Document text
== Segment start ==

The enthalpy of vaporization of liquid mercury is \(59.11 \mathrm{kJ} / \mathrm{mol} .\) What quantity of energy as heat is required to vaporize \(0.500 \mathrm{mL}\) of mercury at \(357^{\circ} \mathrm{C},\) its normal boiling point? The density of mercury is \(13.6 \mathrm{g} / \mathrm{mL}.\)

Short Answer

Expert verified
Approximately 2.002 kJ of energy is required to vaporize the mercury.

Step by step solution

01

Calculate the mass of mercury

First, we need to determine the mass of mercury. Use the formula for mass: \( \text{mass} = \text{volume} \times \text{density} \). Therefore, the mass of mercury is: \[ 0.500 \text{ mL} \times 13.6 \text{ g/mL} = 6.8 \text{ g} \].

== Segment end ==

Data under study
== Segment start ==

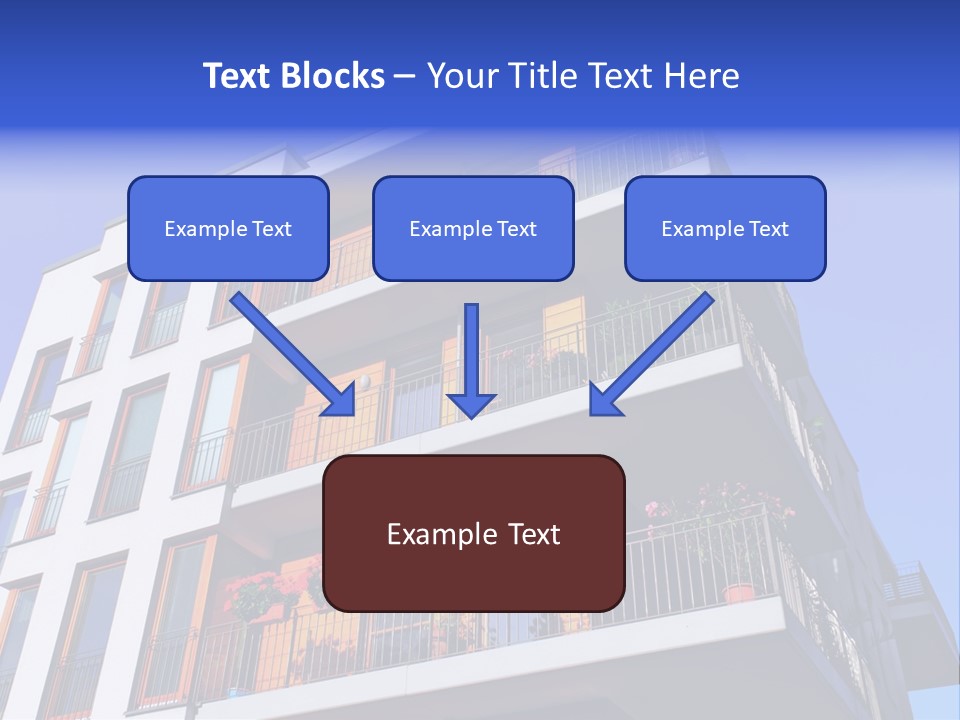 Text Blocks – Your Title Text Here

Example Text

Example Text

Example Text

Example Text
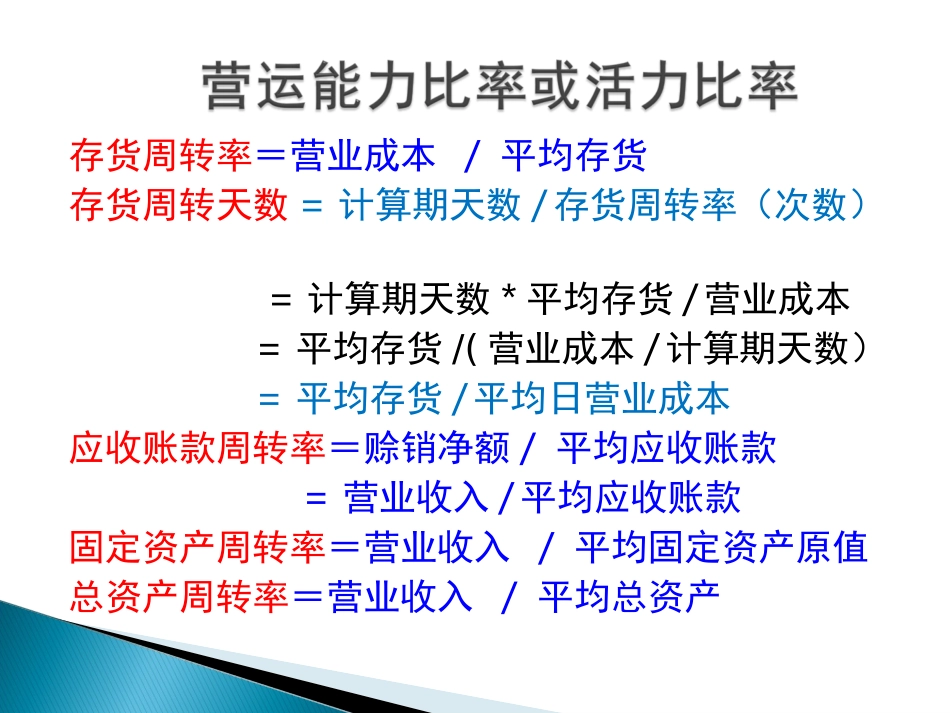 营运能力比率或活力比率

存货周转率＝营业成本　/　平均存货
存货周转天数 = 计算期天数 / 存货周转率（次数）

= 计算期天数 * 平均存货 / 营业成本
= 平均存货 /( 营业成本 / 计算期天数）
= 平均存货 / 平均日营业成本
应收账款周转率＝赊销净额 /　平均应收账款
= 营业收入 / 平均应收账款
固定资产周转率＝营业收入　/　平均固定资产原值
总资产周转率＝营业收入　/　平均总资产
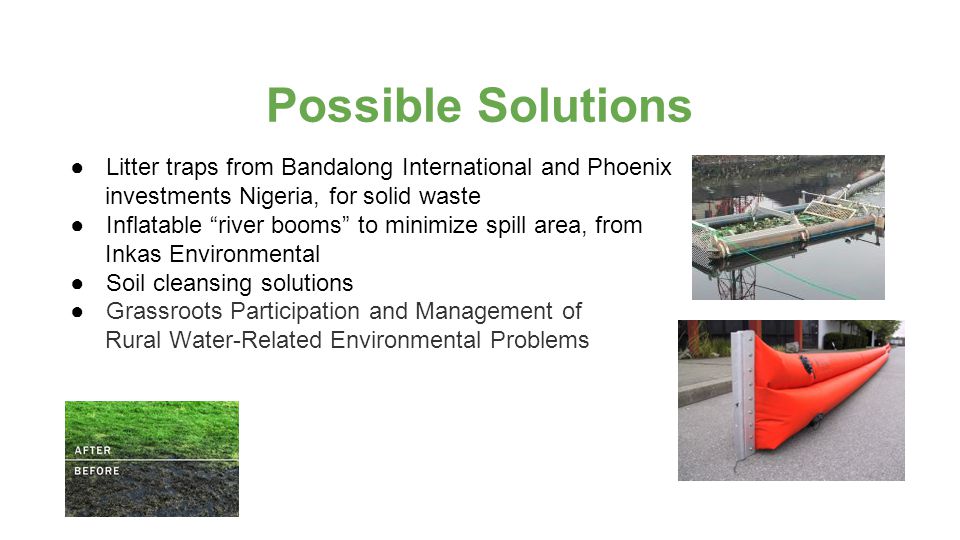 Possible Solutions

● Litter traps from Bandalong International and Phoenix investments Nigeria, for solid waste
● Inflatable “river booms” to minimize spill area, from Inkas Environmental
● Soil cleansing solutions
● Grassroots Participation and Management of Rural Water-Related Environmental Problems

AFTER
BEFORE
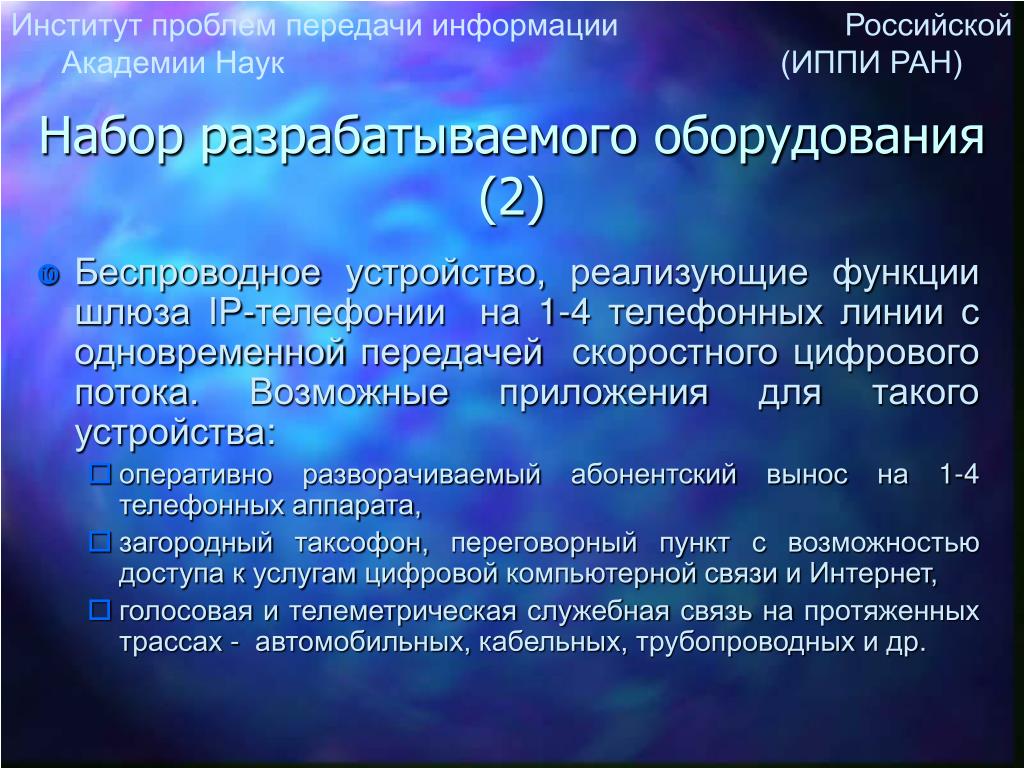 Институт проблем передачи информации Российской Академии Наук (ИППИ РАН)

Набор разрабатываемого оборудования (2)

Беспроводное устройство, реализующие функции шлюза IP-телефонии на 1-4 телефонных линии с одновременной передачей скоростного цифрового потока. Возможные приложения для такого устройства:

оперативно разворачиваемый абонентский вынос на 1-4 телефонных аппарата,

загородный таксофон, переговорный пункт с возможностью доступа к услугам цифровой компьютерной связи и Интернет,

голосовая и телеметрическая служебная связь на протяженных трассах - автомобильных, кабельных, трубопроводных и др.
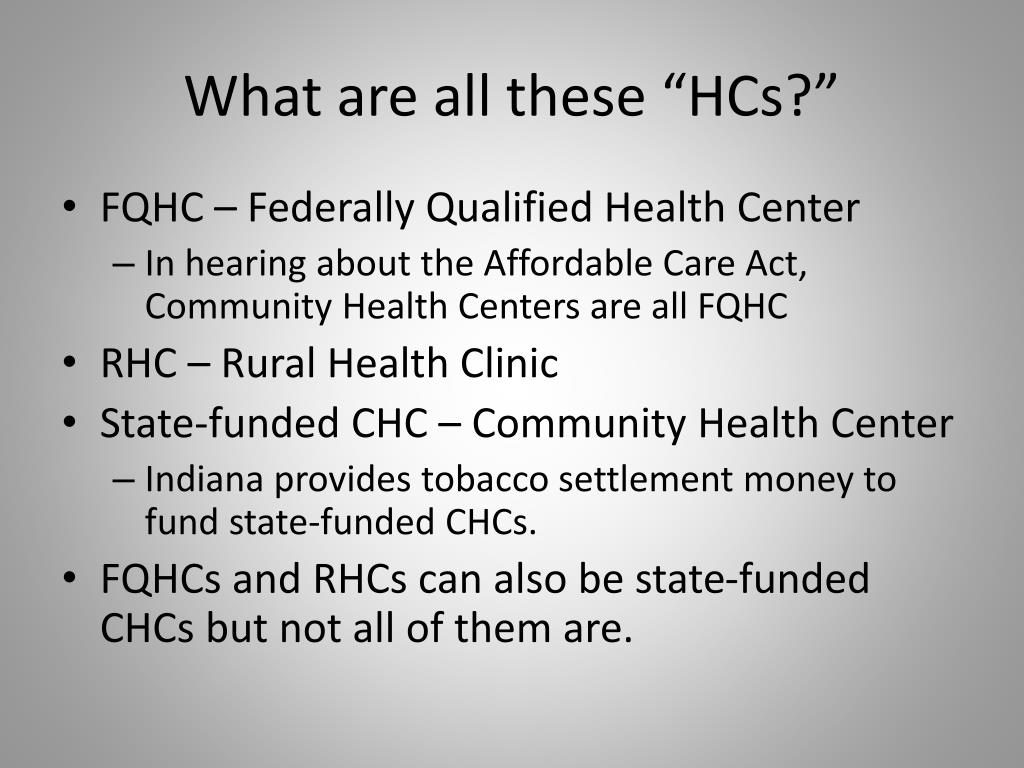 What are all these “HCs?”

• FQHC – Federally Qualified Health Center
– In hearing about the Affordable Care Act, Community Health Centers are all FQHC
• RHC – Rural Health Clinic
• State-funded CHC – Community Health Center
– Indiana provides tobacco settlement money to fund state-funded CHCs.
• FQHCs and RHCs can also be state-funded CHCs but not all of them are.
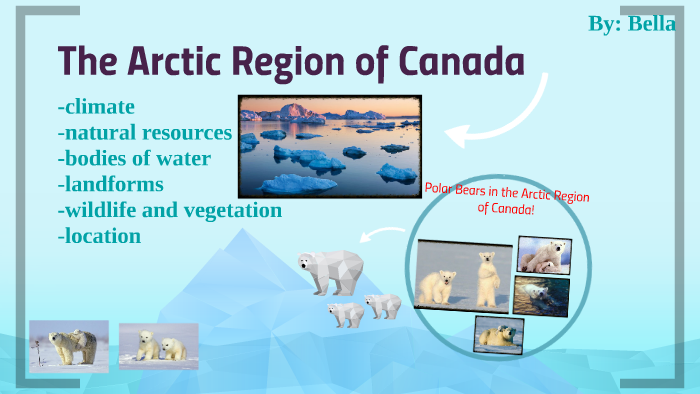 By: Bella

The Arctic Region of Canada

-climate
-natural resources
-bodies of water
-landforms
-wildlife and vegetation
-location

Polar Bears in the Arctic Region of Canada!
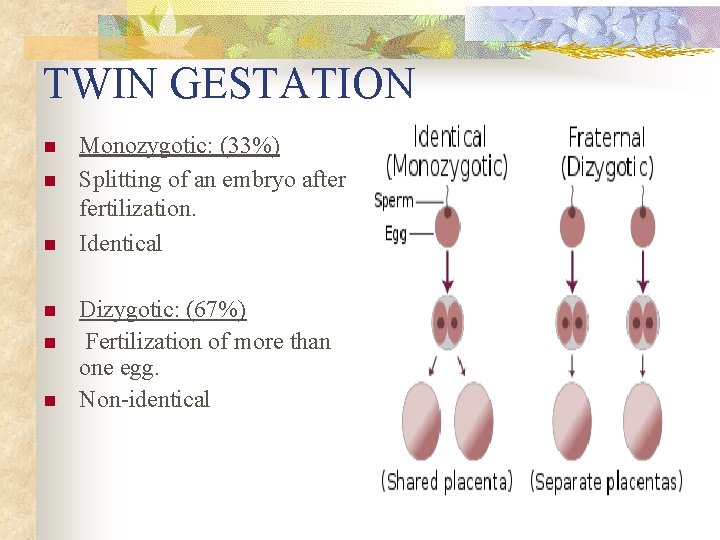 TWIN GESTATION

- Monozygotic: (33%)
- Splitting of an embryo after fertilization.
- Identical

- Dizygotic: (67%)
- Fertilization of more than one egg.
- Non-identical

Identical (Monozygotic)

Fraternal (Dizygotic)

Sperm

Egg

(Shared placenta)

(Separate placentas)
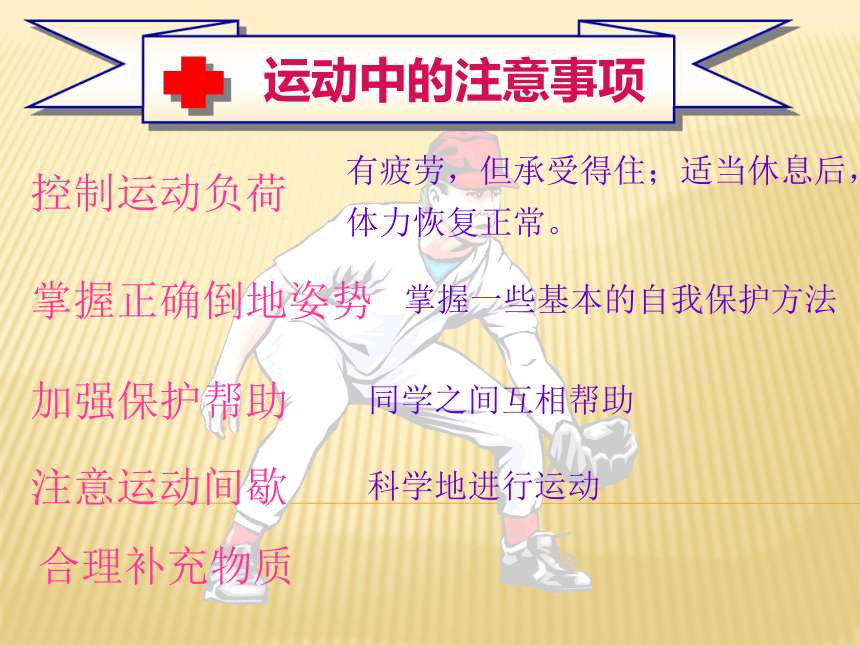 运动中的注意事项

控制运动负荷　有疲劳，但承受得住；适当休息后，体力恢复正常。

掌握正确倒地姿势　掌握一些基本的自我保护方法

加强保护帮助　同学之间互相帮助

注意运动间歇　科学地进行运动

合理补充物质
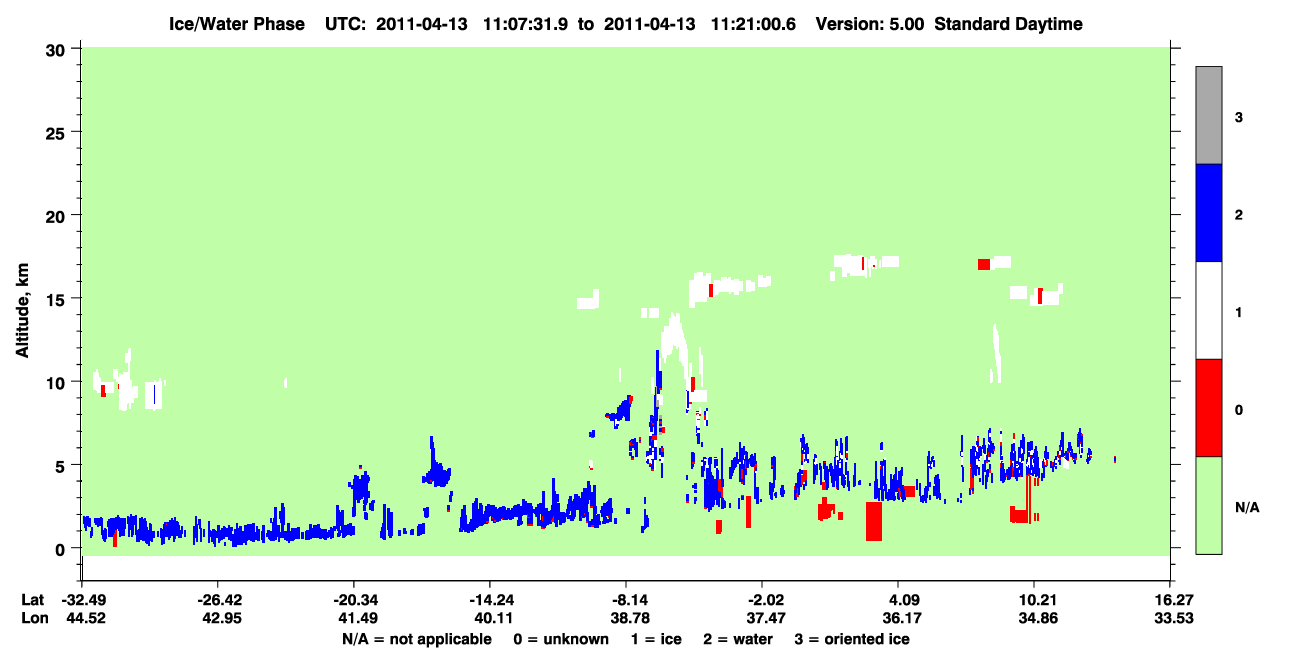 Ice/Water Phase UTC: 2011-04-13 11:07:31.9 to 2011-04-13 11:21:00.6 Version: 5.00 Standard Daytime

Altitude, km

30
25
20
15
10
5
0

3
2
1
0
N/A

| Lat | -32.49 | -26.42 | -20.34 | -14.24 | -8.14 | -2.02 | 4.09 | 10.21 | 16.27 |
|---|---|---|---|---|---|---|---|---|---|
| Lon | 44.52 | 42.95 | 41.49 | 40.11 | 38.78 | 37.47 | 36.17 | 34.86 | 33.53 |

N/A = not applicable 0 = unknown 1 = ice 2 = water 3 = oriented ice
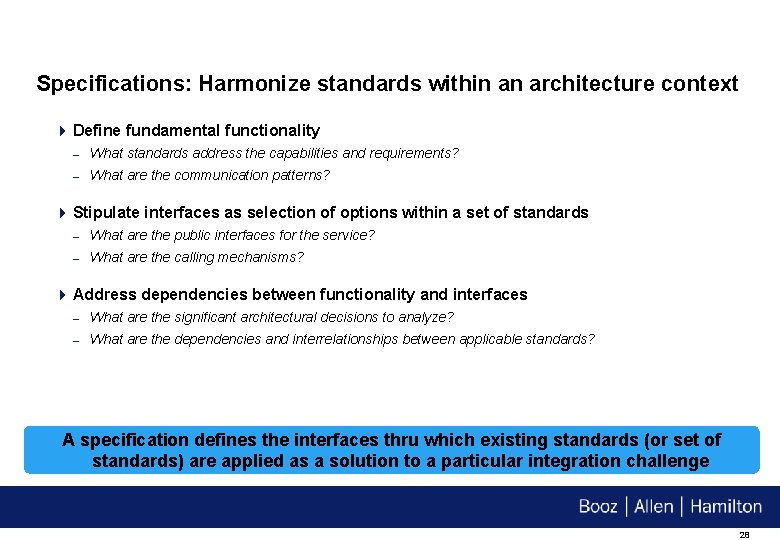 Specifications: Harmonize standards within an architecture context

Define fundamental functionality
– What standards address the capabilities and requirements?
– What are the communication patterns?

Stipulate interfaces as selection of options within a set of standards
– What are the public interfaces for the service?
– What are the calling mechanisms?

Address dependencies between functionality and interfaces
– What are the significant architectural decisions to analyze?
– What are the dependencies and interrelationships between applicable standards?

A specification defines the interfaces thru which existing standards (or set of standards) are applied as a solution to a particular integration challenge

Booz | Allen | Hamilton

28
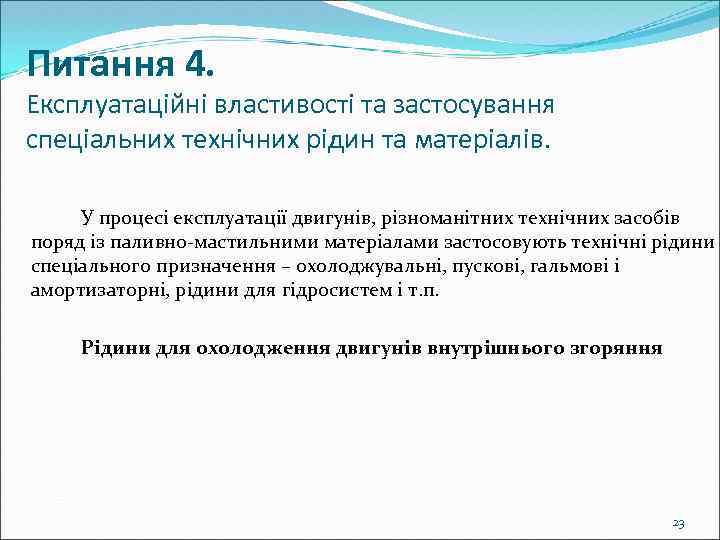 Питання 4.
Експлуатаційні властивості та застосування спеціальних технічних рідин та матеріалів.

У процесі експлуатації двигунів, різноманітних технічних засобів поряд із паливно-мастильними матеріалами застосовують технічні рідини спеціального призначення – охолоджувальні, пускові, гальмові і амортизаторні, рідини для гідросистем і т.п.

Рідини для охолодження двигунів внутрішнього згоряння

23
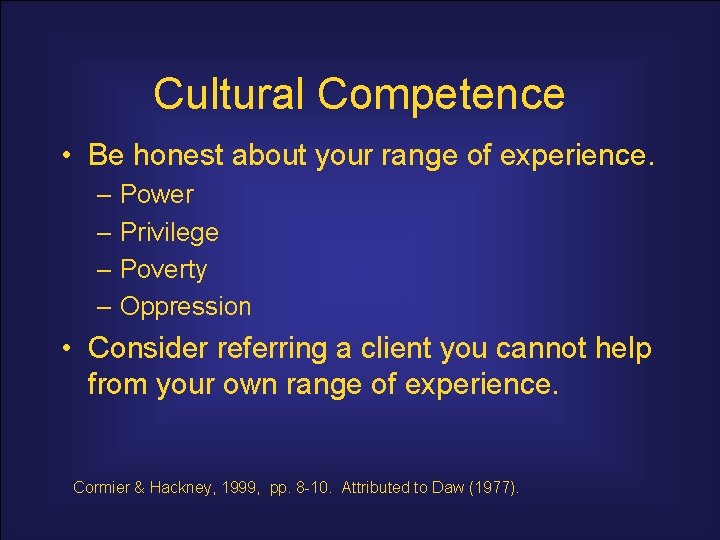 Cultural Competence

• Be honest about your range of experience.
– Power
– Privilege
– Poverty
– Oppression

• Consider referring a client you cannot help from your own range of experience.

Cormier & Hackney, 1999, pp. 8-10. Attributed to Daw (1977).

== Segment end ==

Task objective
Retype the part of the mercury vaporization solution starting at "The enthalpy of" and ending at "vaporize the mercury.".

Solution to this task
The enthalpy of vaporization of liquid mercury is \(59.11 \mathrm{kJ} / \mathrm{mol} .\) What quantity of energy as heat is required to vaporize \(0.500 \mathrm{mL}\) of mercury at \(357^{\circ} \mathrm{C},\) its normal boiling point? The density of mercury is \(13.6 \mathrm{g} / \mathrm{mL}.\)

Short Answer

Expert verified
Approximately 2.002 kJ of energy is required to vaporize the mercury.